WHAT THE TASK REQUIRES: Please transcribe the data exactly as shown, skipping the images.

Page images and extracted text
***
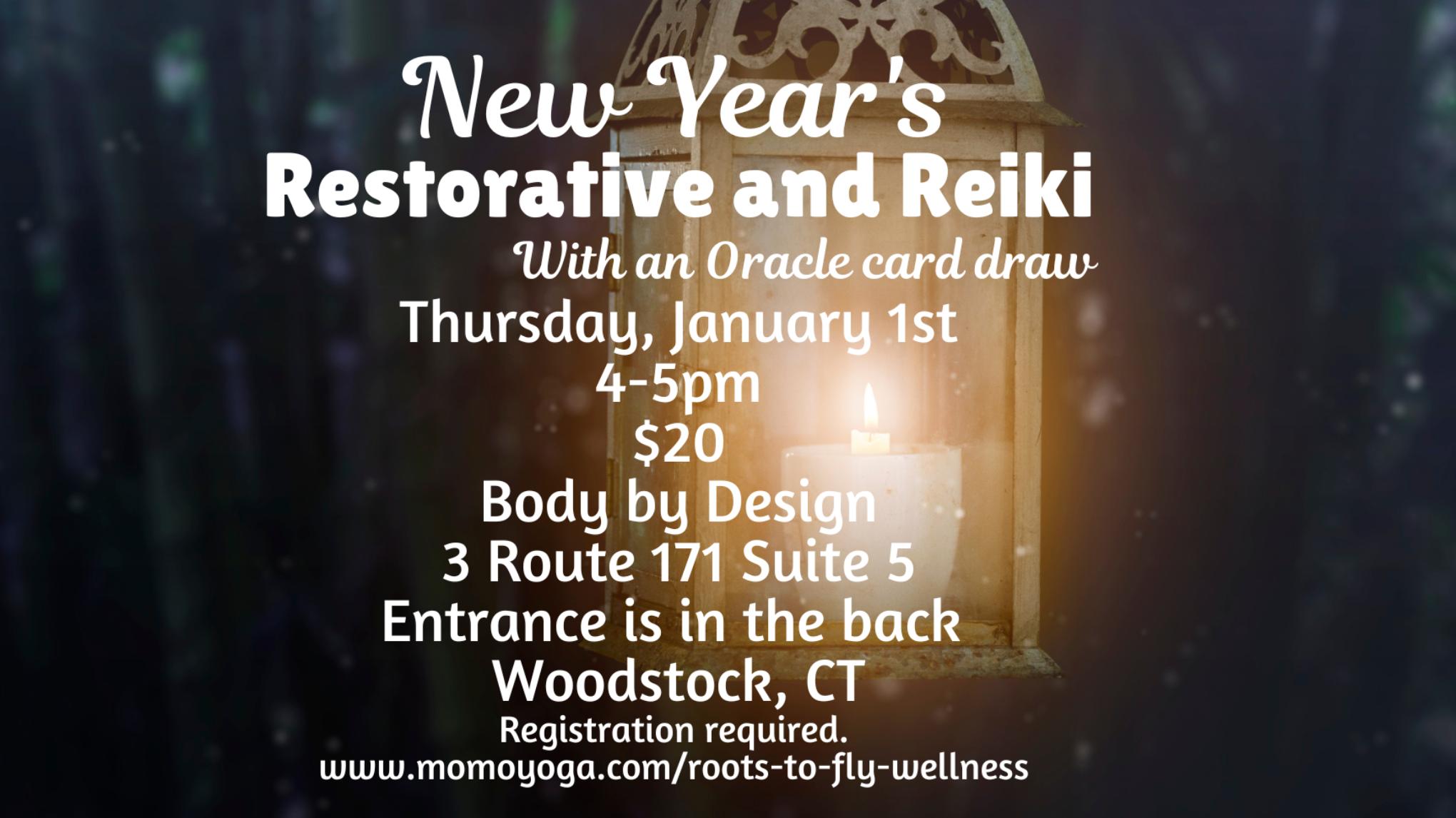 New Year's
Restorative and Reiki
With an Oracle card draw
Thursday, January 1st
4-5pm
$20
Body by Design
3 Route 171 Suite 5
Entrance is in the back
Woodstock, CT
Registration required.
www.momoyoga.com/roots-to-fly-wellness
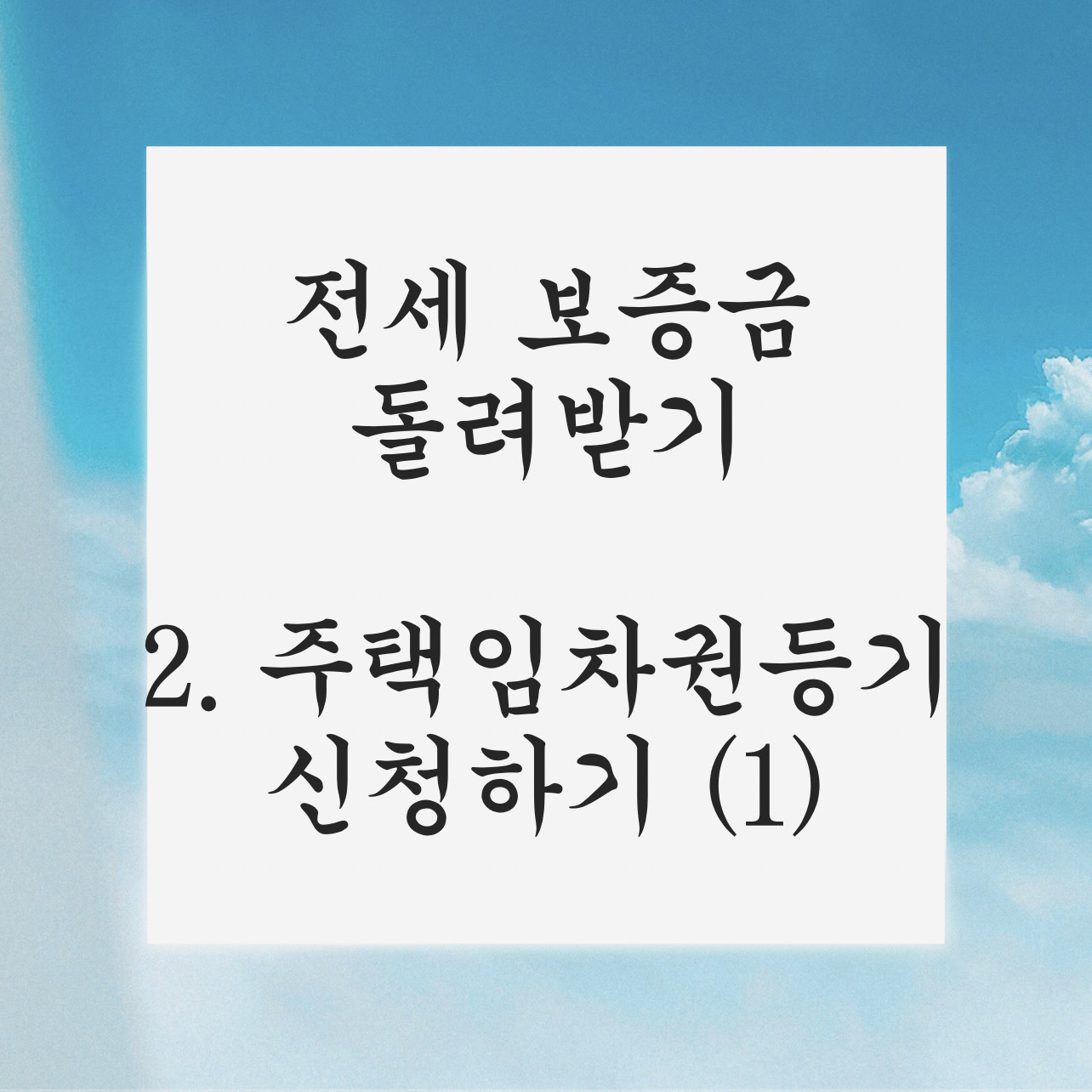 전세 보증금
돌려받기

2. 주택임차권등기
신청하기 (1)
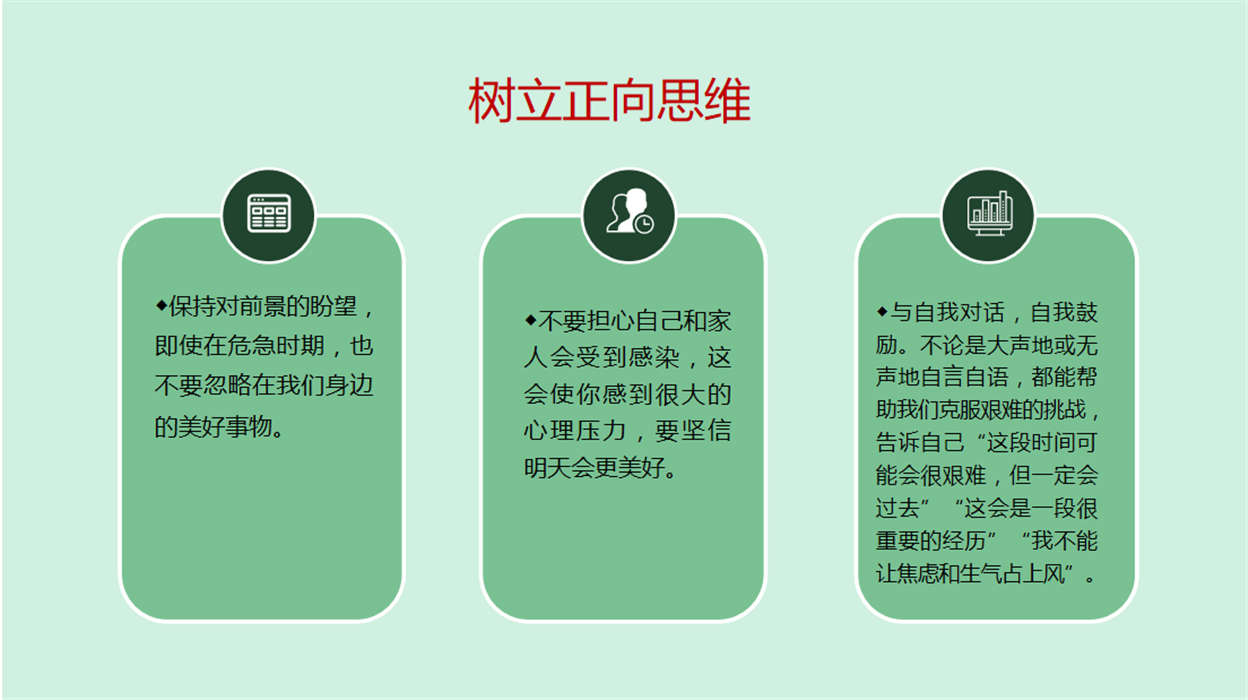 树立正向思维

◆保持对前景的盼望，即使在危急时期，也不要忽略在我们身边的美好事物。

◆不要担心自己和家人会受到感染，这会使你感到很大的心理压力，要坚信明天会更美好。

◆与自我对话，自我鼓励。不论是大声地或无声地自言自语，都能帮助我们克服艰难的挑战，告诉自己“这段时间可能会很艰难，但一定会过去”“这会是一段很重要的经历”“我不能让焦虑和生气占上风”。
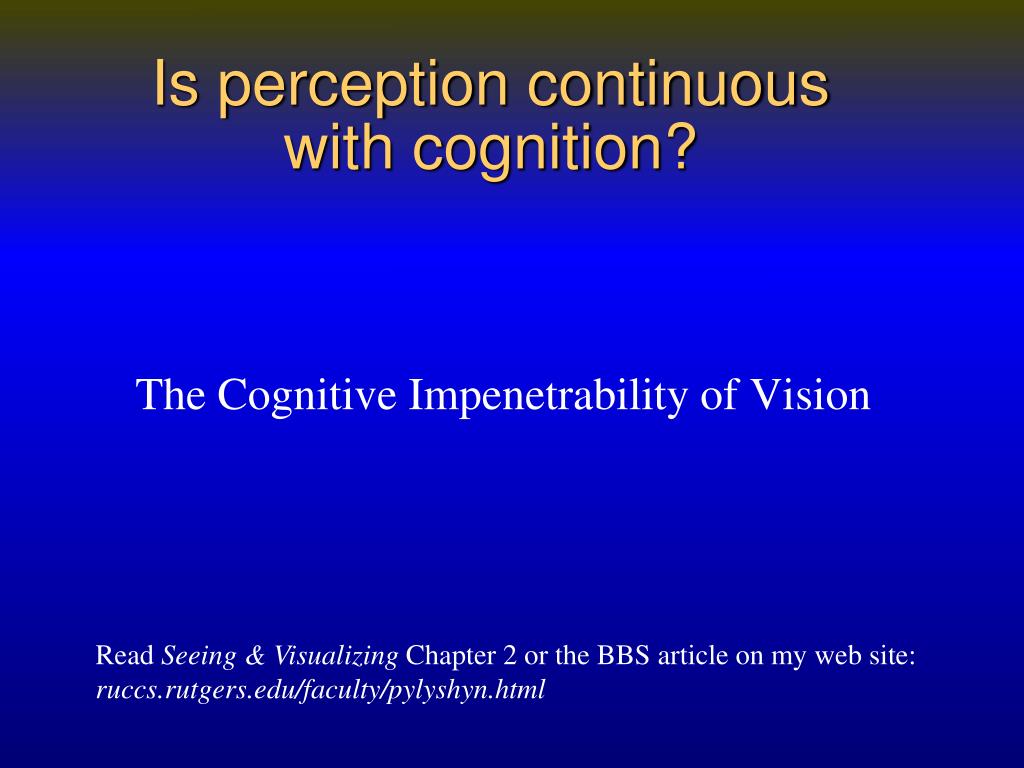 Is perception continuous with cognition?

The Cognitive Impenetrability of Vision

Read Seeing & Visualizing Chapter 2 or the BBS article on my web site: ruccs.rutgers.edu/faculty/pylyshyn.html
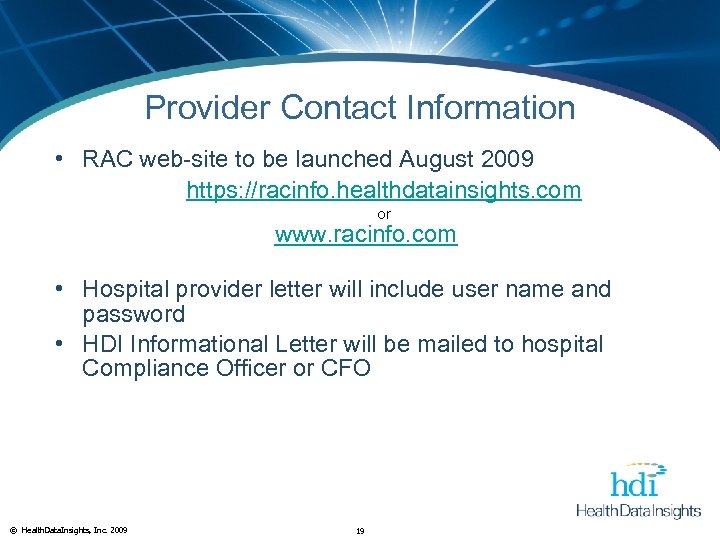 Provider Contact Information

• RAC web-site to be launched August 2009

https://racinfo.healthdatainsights.com

or

www.racinfo.com

• Hospital provider letter will include user name and password

• HDI Informational Letter will be mailed to hospital Compliance Officer or CFO

hdi
HealthDataInsights

© HealthDataInsights, Inc. 2009

19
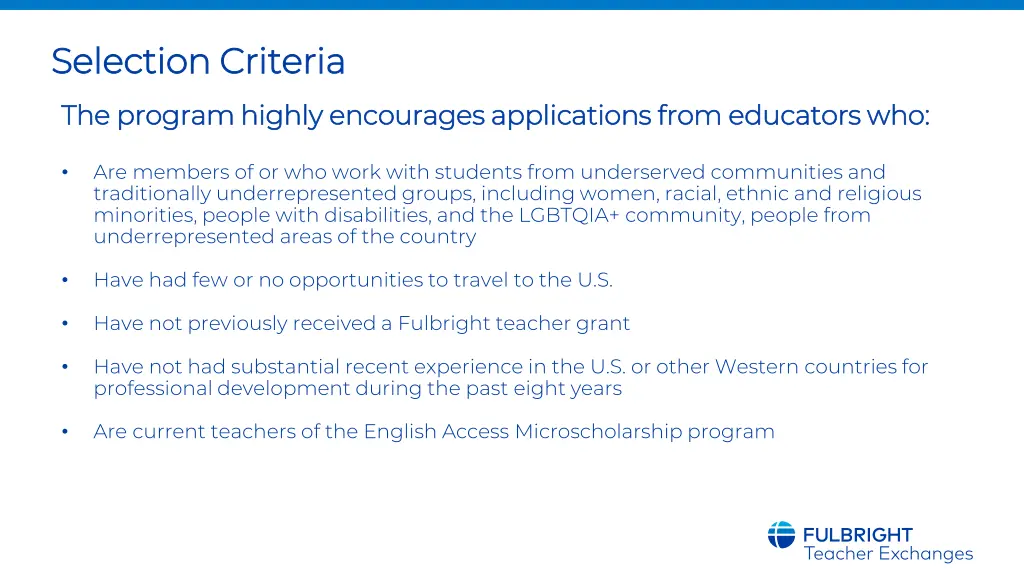 Selection Criteria

The program highly encourages applications from educators who:

• Are members of or who work with students from underserved communities and traditionally underrepresented groups, including women, racial, ethnic and religious minorities, people with disabilities, and the LGBTQIA+ community, people from underrepresented areas of the country

• Have had few or no opportunities to travel to the U.S.

• Have not previously received a Fulbright teacher grant

• Have not had substantial recent experience in the U.S. or other Western countries for professional development during the past eight years

• Are current teachers of the English Access Microscholarship program

FULBRIGHT
Teacher Exchanges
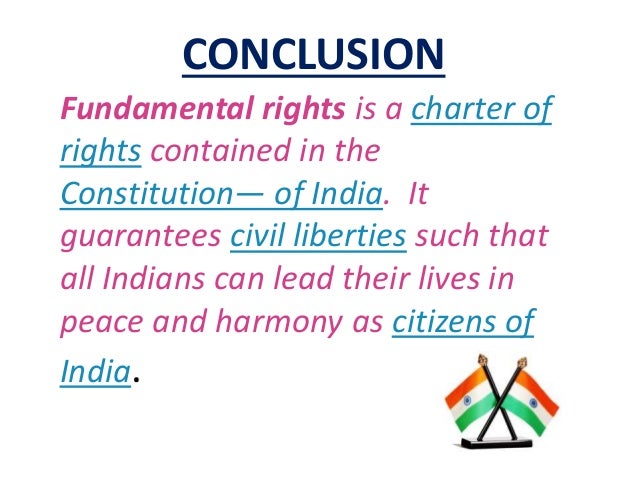 CONCLUSION

Fundamental rights is a charter of rights contained in the Constitution— of India. It guarantees civil liberties such that all Indians can lead their lives in peace and harmony as citizens of India.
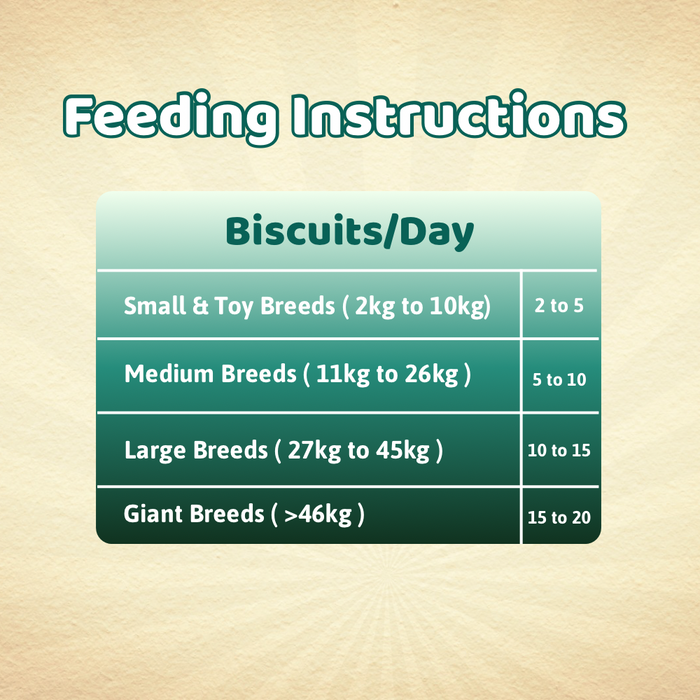 Feeding Instructions

| Biscuits/Day | |
|---|---|
| Small & Toy Breeds ( 2kg to 10kg) | 2 to 5 |
| Medium Breeds ( 11kg to 26kg ) | 5 to 10 |
| Large Breeds ( 27kg to 45kg ) | 10 to 15 |
| Giant Breeds ( >46kg ) | 15 to 20 |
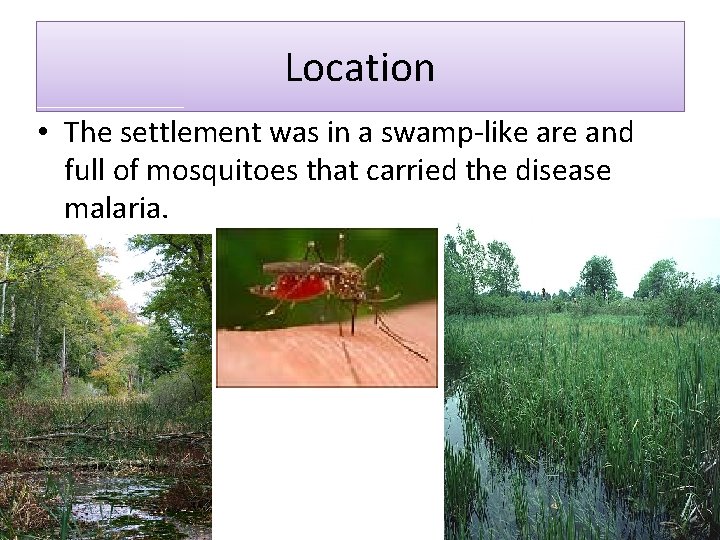 Location

• The settlement was in a swamp-like are and full of mosquitoes that carried the disease malaria.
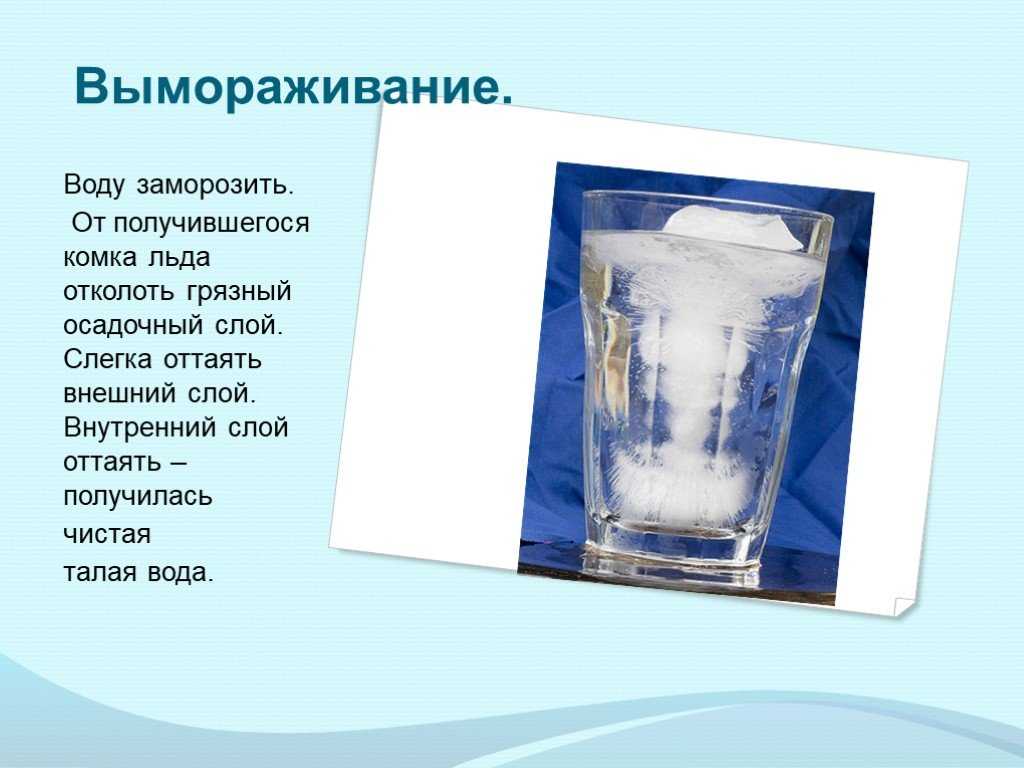 Вымораживание.

Воду заморозить.
От получившегося комка льда отколоть грязный осадочный слой. Слегка оттаять внешний слой. Внутренний слой оттаять – получилась чистая талая вода.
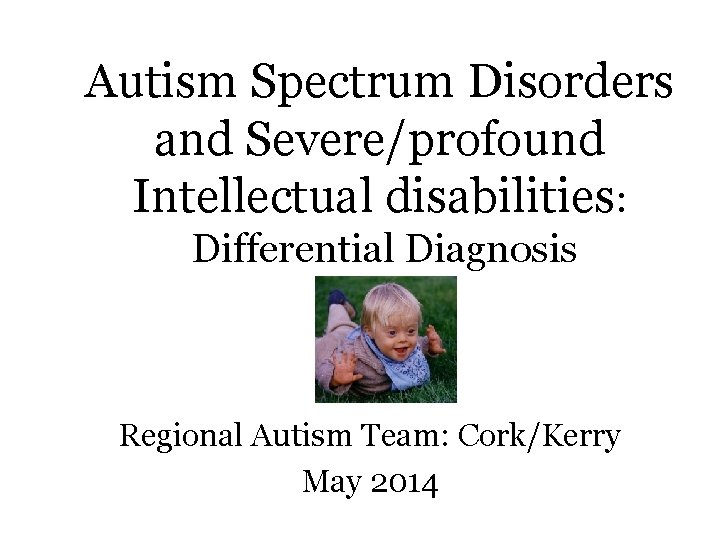 Autism Spectrum Disorders and Severe/profound Intellectual disabilities:
Differential Diagnosis

Regional Autism Team: Cork/Kerry
May 2014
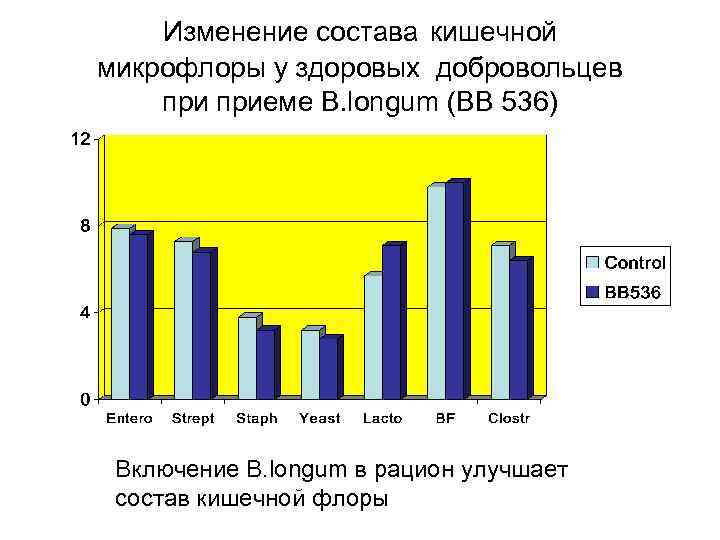 Изменение состава кишечной микрофлоры у здоровых добровольцев при приеме B.longum (BB 536)

12
8
4
0

Entero Strept Staph Yeast Lacto BF Clostr

Control
BB536

Включение B.longum в рацион улучшает состав кишечной флоры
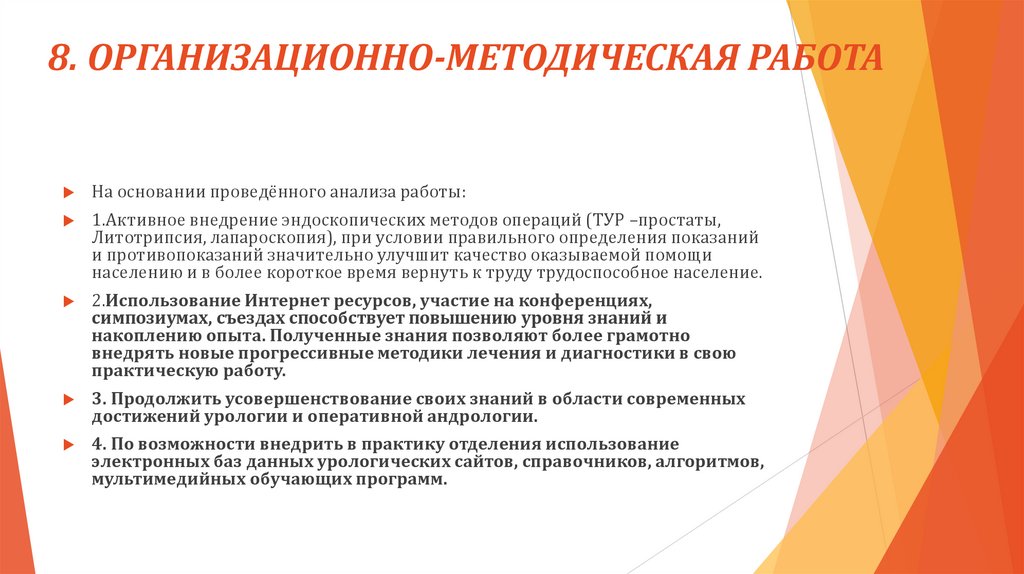 8. ОРГАНИЗАЦИОННО-МЕТОДИЧЕСКАЯ РАБОТА

На основании проведённого анализа работы:

1.Активное внедрение эндоскопических методов операций (ТУР –простаты, Литотрипсия, лапароскопия), при условии правильного определения показаний и противопоказаний значительно улучшит качество оказываемой помощи населению и в более короткое время вернуть к труду трудоспособное население.

2.Использование Интернет ресурсов, участие на конференциях, симпозиумах, съездах способствует повышению уровня знаний и накоплению опыта. Полученные знания позволяют более грамотно внедрять новые прогрессивные методики лечения и диагностики в свою практическую работу.

3. Продолжить усовершенствование своих знаний в области современных достижений урологии и оперативной андрологии.

4. По возможности внедрить в практику отделения использование электронных баз данных урологических сайтов, справочников, алгоритмов, мультимедийных обучающих программ.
***
EXERCISE OUTPUT:
 New Year's
Restorative and Reiki
With an Oracle card draw
Thursday, January 1st
4-5pm
$20
Body by Design
3 Route 171 Suite 5
Entrance is in the back
Woodstock, CT
Registration required.
www.momoyoga.com/roots-to-fly-wellness
 전세 보증금
돌려받기

2. 주택임차권등기
신청하기 (1)
 树立正向思维

◆保持对前景的盼望，即使在危急时期，也不要忽略在我们身边的美好事物。

◆不要担心自己和家人会受到感染，这会使你感到很大的心理压力，要坚信明天会更美好。

◆与自我对话，自我鼓励。不论是大声地或无声地自言自语，都能帮助我们克服艰难的挑战，告诉自己“这段时间可能会很艰难，但一定会过去”“这会是一段很重要的经历”“我不能让焦虑和生气占上风”。
 Is perception continuous with cognition?

The Cognitive Impenetrability of Vision

Read Seeing & Visualizing Chapter 2 or the BBS article on my web site: ruccs.rutgers.edu/faculty/pylyshyn.html
 Provider Contact Information

• RAC web-site to be launched August 2009

https://racinfo.healthdatainsights.com

or

www.racinfo.com

• Hospital provider letter will include user name and password

• HDI Informational Letter will be mailed to hospital Compliance Officer or CFO

hdi
HealthDataInsights

© HealthDataInsights, Inc. 2009

19
 Selection Criteria

The program highly encourages applications from educators who:

• Are members of or who work with students from underserved communities and traditionally underrepresented groups, including women, racial, ethnic and religious minorities, people with disabilities, and the LGBTQIA+ community, people from underrepresented areas of the country

• Have had few or no opportunities to travel to the U.S.

• Have not previously received a Fulbright teacher grant

• Have not had substantial recent experience in the U.S. or other Western countries for professional development during the past eight years

• Are current teachers of the English Access Microscholarship program

FULBRIGHT
Teacher Exchanges
 CONCLUSION

Fundamental rights is a charter of rights contained in the Constitution— of India. It guarantees civil liberties such that all Indians can lead their lives in peace and harmony as citizens of India.
 Feeding Instructions

| Biscuits/Day | |
|---|---|
| Small & Toy Breeds ( 2kg to 10kg) | 2 to 5 |
| Medium Breeds ( 11kg to 26kg ) | 5 to 10 |
| Large Breeds ( 27kg to 45kg ) | 10 to 15 |
| Giant Breeds ( >46kg ) | 15 to 20 |
 Location

• The settlement was in a swamp-like are and full of mosquitoes that carried the disease malaria.
 Вымораживание.

Воду заморозить.
От получившегося комка льда отколоть грязный осадочный слой. Слегка оттаять внешний слой. Внутренний слой оттаять – получилась чистая талая вода.
 Autism Spectrum Disorders and Severe/profound Intellectual disabilities:
Differential Diagnosis

Regional Autism Team: Cork/Kerry
May 2014
 Изменение состава кишечной микрофлоры у здоровых добровольцев при приеме B.longum (BB 536)

12
8
4
0

Entero Strept Staph Yeast Lacto BF Clostr

Control
BB536

Включение B.longum в рацион улучшает состав кишечной флоры
 8. ОРГАНИЗАЦИОННО-МЕТОДИЧЕСКАЯ РАБОТА

На основании проведённого анализа работы:

1.Активное внедрение эндоскопических методов операций (ТУР –простаты, Литотрипсия, лапароскопия), при условии правильного определения показаний и противопоказаний значительно улучшит качество оказываемой помощи населению и в более короткое время вернуть к труду трудоспособное население.

2.Использование Интернет ресурсов, участие на конференциях, симпозиумах, съездах способствует повышению уровня знаний и накоплению опыта. Полученные знания позволяют более грамотно внедрять новые прогрессивные методики лечения и диагностики в свою практическую работу.

3. Продолжить усовершенствование своих знаний в области современных достижений урологии и оперативной андрологии.

4. По возможности внедрить в практику отделения использование электронных баз данных урологических сайтов, справочников, алгоритмов, мультимедийных обучающих программ.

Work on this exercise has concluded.